- [Quoted passage]
╭──

The summer season means warmer weather, extra hours of sunlight, school vacations and therefore, more time spent outdoors. While the option to get outside more often is a perk of this time of year, it also carriers some hazards as well.

One of the biggest risks to be aware of when going out this summer is ticks. While these tiny arachnids may not seem menacing, they can transmit a number of serious diseases. Experts warn that the population numbers are rising, potentially putting more Canadians at risk this year.

Ticks Spread Lyme Disease

One of the most well-known tick-borne illnesses, Lyme disease can be a serious condition. It can only be spread to people or animals via bites from infected ticks, not from contact with any other infected being. The Government of Canada reports that two species of tick can spread this disease - the blacklegged or deer tick, found in the southeast and southcentral areas of the country, and the western blacklegged tick which takes up residency in British Columbia. 

When ticks are able to find a host, whether it be a wild mouse, pet dog or a person, it finds a place to hide and bites down to feed. Unless they're found and removed, they can stay on one host for up to a week or more on average. They contract Lyme disease by eating the blood of an infected creature, then transmit this disease to the next thing they feed on. 

Two species of blacklegged tick can be found in Canada. Two species of blacklegged tick can be found in Canada.

Symptoms of Lyme Disease

The effects of Lyme disease may start to show in as little as three days after infection, or could take up to a month. For people who are otherwise healthy, symptoms typically include:

  • A rash, often making a bullseye pattern near the bite location. 
  • Fever.
  • Headache.
  • Fatigue.
  • Chills.
  • Achy joints and muscles.
  • Swollen lymph nodes.

For most who contract Lyme disease, symptoms can clear up in a few weeks with timely treatment, though side effects such as interrupted sleep, headaches and lingering joint and muscles aches can last for a few months or years later. 

Vulnerable populations, however, are at risk for escalated symptoms. Young children, the elderly and people with immune system illnesses are most likely to develop these complications. However, anyone could potentially experience severe Lyme symptoms, especially if treatment was delayed. These effects include:

  • More frequent, severe headaches.
  • Facial paralysis.
  • Heart palpitations.
  • Dizziness.
  • Confusion.
  • Nerve pain.
  • Extremity numbness. 
  • Arthritis.
  • Death.

Lyme disease can be treated with antibiotics. The sooner the medication is started, the better the chances are for a quick recovery. If you've been bitten by a tick, or experience Lyme-like symptoms and may have been bitten by a tick, seek medical attention immediately.

Lyme disease can cause flu-like symptoms, such as fever, chills and aches.Lyme disease can cause flu-like symptoms, such as fever, chills and aches.

╰──

Data entries:
╭──

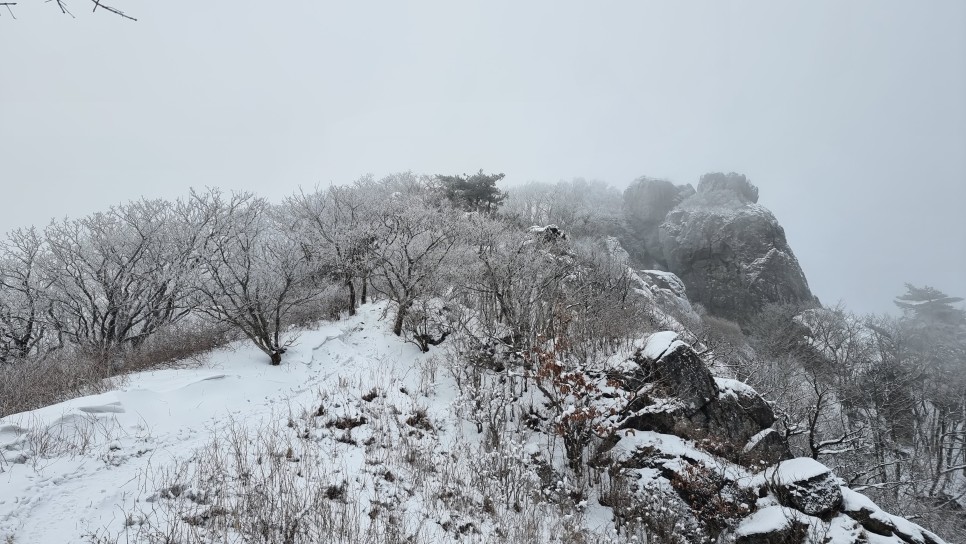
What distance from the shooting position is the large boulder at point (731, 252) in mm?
40594

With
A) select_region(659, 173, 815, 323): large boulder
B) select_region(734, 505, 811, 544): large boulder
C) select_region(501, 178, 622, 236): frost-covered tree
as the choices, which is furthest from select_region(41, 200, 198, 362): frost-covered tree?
select_region(659, 173, 815, 323): large boulder

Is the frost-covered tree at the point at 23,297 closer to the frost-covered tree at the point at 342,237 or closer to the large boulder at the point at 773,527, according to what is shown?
the frost-covered tree at the point at 342,237

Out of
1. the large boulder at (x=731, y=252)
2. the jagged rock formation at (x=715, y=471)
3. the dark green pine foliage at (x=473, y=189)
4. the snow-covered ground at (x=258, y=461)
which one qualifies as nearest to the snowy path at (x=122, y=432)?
the snow-covered ground at (x=258, y=461)

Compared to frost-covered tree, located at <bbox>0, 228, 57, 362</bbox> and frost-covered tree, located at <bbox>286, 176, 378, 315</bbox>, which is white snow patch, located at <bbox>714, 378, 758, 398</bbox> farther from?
frost-covered tree, located at <bbox>0, 228, 57, 362</bbox>

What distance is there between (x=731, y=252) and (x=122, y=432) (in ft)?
168

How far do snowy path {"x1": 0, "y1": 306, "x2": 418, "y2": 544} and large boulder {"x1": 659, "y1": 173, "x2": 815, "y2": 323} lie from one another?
44.4 metres

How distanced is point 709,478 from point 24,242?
1754cm

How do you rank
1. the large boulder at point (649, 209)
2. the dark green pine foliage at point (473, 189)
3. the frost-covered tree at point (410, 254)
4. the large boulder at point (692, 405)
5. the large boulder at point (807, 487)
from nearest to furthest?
the large boulder at point (807, 487)
the large boulder at point (692, 405)
the frost-covered tree at point (410, 254)
the dark green pine foliage at point (473, 189)
the large boulder at point (649, 209)

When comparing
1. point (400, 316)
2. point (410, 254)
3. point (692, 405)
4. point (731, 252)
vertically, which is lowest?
point (731, 252)

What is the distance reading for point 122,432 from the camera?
5293 millimetres

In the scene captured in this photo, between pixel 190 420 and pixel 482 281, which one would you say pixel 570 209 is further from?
pixel 190 420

╰──

- [What you will do]
a) According to the tick article, which two tick species can spread Lyme disease in Canada?
b) Shorten the paragraph of the tick article that begins "When ticks are able to find a host", keeping its main facts.
c) Set down the words of the tick article between "The effects of" and "the bite location.", inclusive.
The listing has no connection to the tick article.

- [Your written answers]
a) The blacklegged (or deer) tick and the western blacklegged tick.

b) Ticks find a host, such as a wild mouse, pet dog or person, then hide and bite down to feed. Unless found and removed, they can stay on one host for up to a week or more on average. They contract Lyme disease from an infected creature's blood and transmit it to the next thing they feed on.

c)
The effects of Lyme disease may start to show in as little as three days after infection, or could take up to a month. For people who are otherwise healthy, symptoms typically include:

  • A rash, often making a bullseye pattern near the bite location.